Longer version: Tom Lehrer was right to call the gall bladder “one of the more important technological advances since the invention of the joy buzzer and the dribble glass.” Especially in its predictability once it starts acting up.
It’s pretty much a given, now, that I’ve got gallstones, and that my gall bladder is having trouble with them. The ultrasound and Xray to determine how many / how big the stones are is still a week off. Right now the situation is being managed with rigid diet control (particularly of fats) and drugs for pain relief. (Nothing fancy, fortunately.) While I sit around being alternately amused and annoyed at myself for having spent the last year or year and a half thinking that this was a recurrent back problem which would go away by itself, or (sometimes) after taking an aspirin.
If there’s an ongoing frustration, it’s that it is sometimes hard to tell what’ll set off an attack (which involves 6-10 hours of extreme internal discomfort, accompanied by bloating, cramps and other minor joys). I am, as it were, my own test tube: put something in, hold your breath and see what hapens. What can’t I put in? Oh, nothing much, just most of the foods I really like. Any significant amount of butter, full-fat cheese or sour cream. [Which I couldn’t have anyway until I get some Lactaid in here, as I am now also at least lactose-maldigestive if not entirely intolerant.] Chocolate. Eggs. Some red meats. Yes, but which ones? Argh, there goes another 6-10 hours. And so on.)
(sigh) Enough of that. I’m getting caught up on book shipping (for those of you who’re curious, I’ll be mailing you today / tomorrow with tracking numbers, etc) and other work (yes, The Big Meow) and all the things I ought to be doing rather than lying in bed groaning.
Anyway, folks, thanks for your concern, it’s been much appreciated.
(An afterthought: Peter Murray would have been amused by both of these…)
Tinky Winky speaks out on Jerry Falwell
From GoApe (T-)Shirts: ATAT Walker in Veterinary Collar
The Young Wizards discussion forums have lost a steadfast moderator and a good friend. Peter Murray died yesterday in hospital in the UK.

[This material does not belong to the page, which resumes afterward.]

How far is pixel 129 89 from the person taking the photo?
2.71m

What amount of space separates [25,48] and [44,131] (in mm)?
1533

He is going to be so missed by the many Forum members to whom he was guide, mentor and fellow jokester in chat, an endless source of useful advice on the Forums, and an constant bringer-of-order-out-of chaos generally — especially as regards his ongoing work on the timeline of the Young Wizards universe (which at least he knew was in the early stages of being revised, with his work being significant in the upcoming revisions to the first three volumes).
Rest well, cousin: see you around.
To those folks who have outstanding requests for books that still need to be dealt with: Please bear with me for a day or so. I spent most of yesterday and some of today dealing with what I now discover was a gall bladder attack… and frankly I’m not in the best of shape right now.
(mutter) More shortly, after the ultrasound. Apologies for the interruption in service.
Just down from space: Nasa’s paired solar imaging satellites (Solar TErrestrial RElations Observatory, or STEREO; what a bunch of wiseacres they are over there) have sent back the first 3-D images and movies of the Sun. Yum yum.
(Some of these might be better with the red/green glasses, but they work OK for me. Especially the videos — the depth / 3D effect is really impressive.)